Testo da leggere:
● ● ● ● ● ● ●
AGENZIA DELLE ENTRATE – Risposta 25 giugno 2019, n. 203
Chiarimenti in materia di residenza fiscale. Interpello articolo 11, comma 1, lett. a), legge 27 luglio 2000, n. 212
Con l’interpello specificato in oggetto è stato esposto il seguente
Quesito
“ALFA” (di seguito, istante) dichiara che, per motivi di lavoro, nel 2016 si è trasferita da …….., dove era residente in a Copenaghen, dove ha sottoscritto un contratto di locazione con decorrenza….
L’stante rappresenta, inoltre, di aver stipulato, con decorrenza ….2017, un contratto di lavoro a tempo indeterminato con una società di diritto danese che prevede come luogo di lavoro la medesima Copenaghen e di essere stata alle dipendenze di una società di diritto italiano fino al …..2017.
Infine, l’istante evidenzia che in data ….. 2017 ha trasmesso al Consolato italiano istanza per l’iscrizione all’AIRE e che per meri motivi burocratici dal certificato anagrafico risulta che l’iscrizione all’AIRE abbia decorrenza dal …..2017.
Pertanto, l’istante, reputando che sussistano oggettive condizioni di incertezza, chiede di sapere per l’anno 2017 in quale Paese sia la propria residenza fiscale.
● ● ● ● ● ● ●
Dati memorizzati:
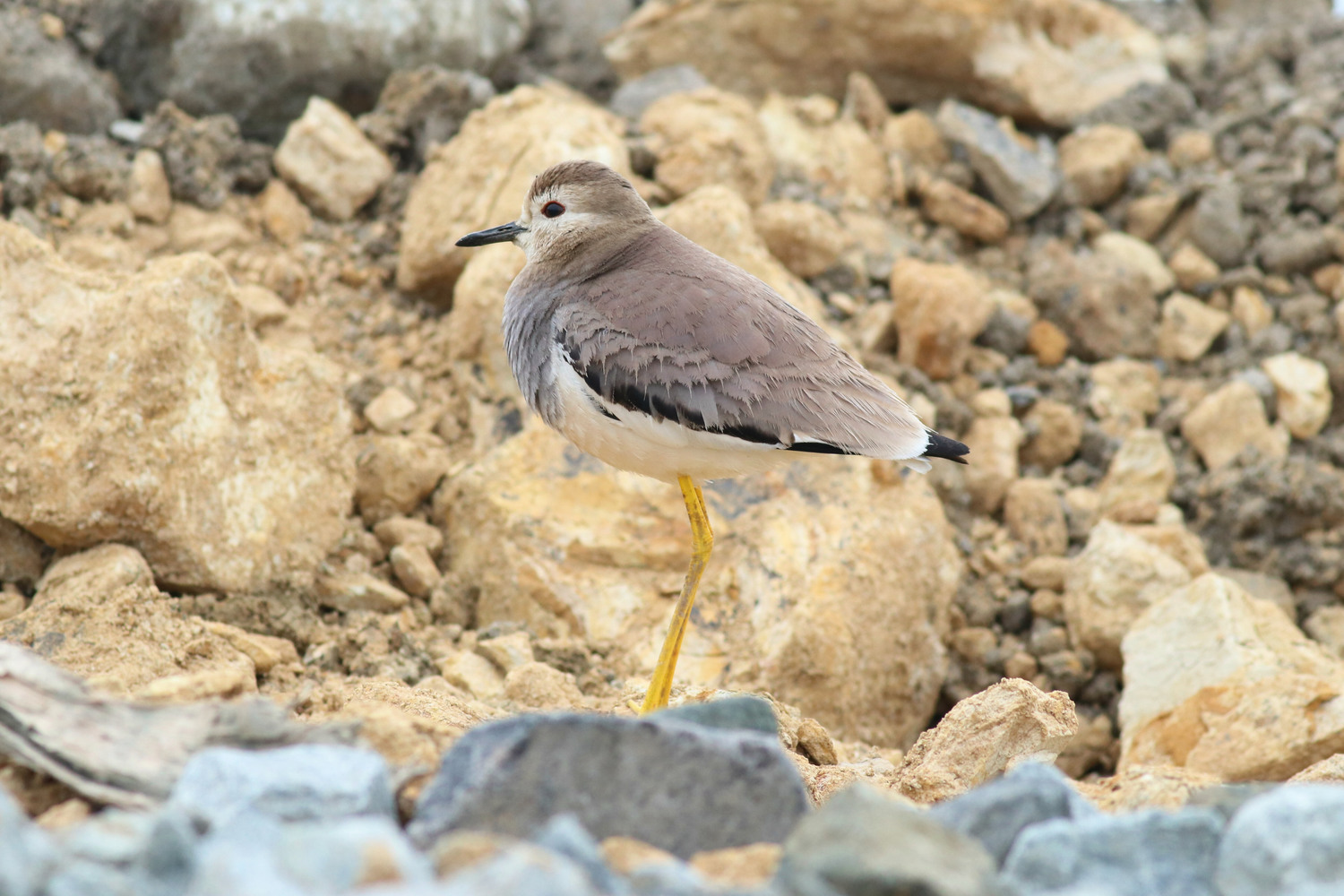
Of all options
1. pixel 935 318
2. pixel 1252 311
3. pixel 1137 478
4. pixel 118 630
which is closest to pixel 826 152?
pixel 935 318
● ● ● ● ● ● ●
Consegna:
Prosegui il testo sulla residenza fiscale a partire dall'ultima frase riportata. Il materiale non ha alcun legame con il testo sulla residenza fiscale.

Risultato:
Soluzione prospettata dal contribuente
L’istante ritiene che, seppur sia vero che ai fini dell’individuazione della residenza fiscale l’articolo 2, comma 2, del TUIR stabilisca che sono residenti in Italia le persone che per la maggior parte del periodo di imposta sono iscritte nelle anagrafi della popolazione residente, ritiene che per l’anno di imposta 2017 debba essere considerata quale residente fiscale esclusivamente in Danimarca, per i seguenti motivi:
1. la decorrenza dell’iscrizione all’AIRE dal ……..2017 dipende esclusivamente da motivi burocratici dell’apparato consolare e/o comunale ma l’istanza è stata presentata il ………..2017 (180° giorno);
2. la contribuente è considerata fiscalmente residente anche in Danimarca. Infatti, nella dichiarazione dei redditi danese presentata è stato dichiarato che i giorni lavorativi danesi sono stati pari a 245 ………..
Secondo l’istante, inoltre, nella denegata ipotesi in cui dovesse esser considerata, ai sensi dell’articolo 2 del TUIR, residente anche in Italia, ritiene che si debbano applicare le cosiddette “tie breaker rules” previste dalla Convenzione tra Italia e Danimarca per evitare le doppie imposizioni, ratificata con Legge 11 luglio 2002, n. 745 (ndr: Legge 11 luglio 2002, n. 170) (di seguito la Convenzione o il Trattato internazionale).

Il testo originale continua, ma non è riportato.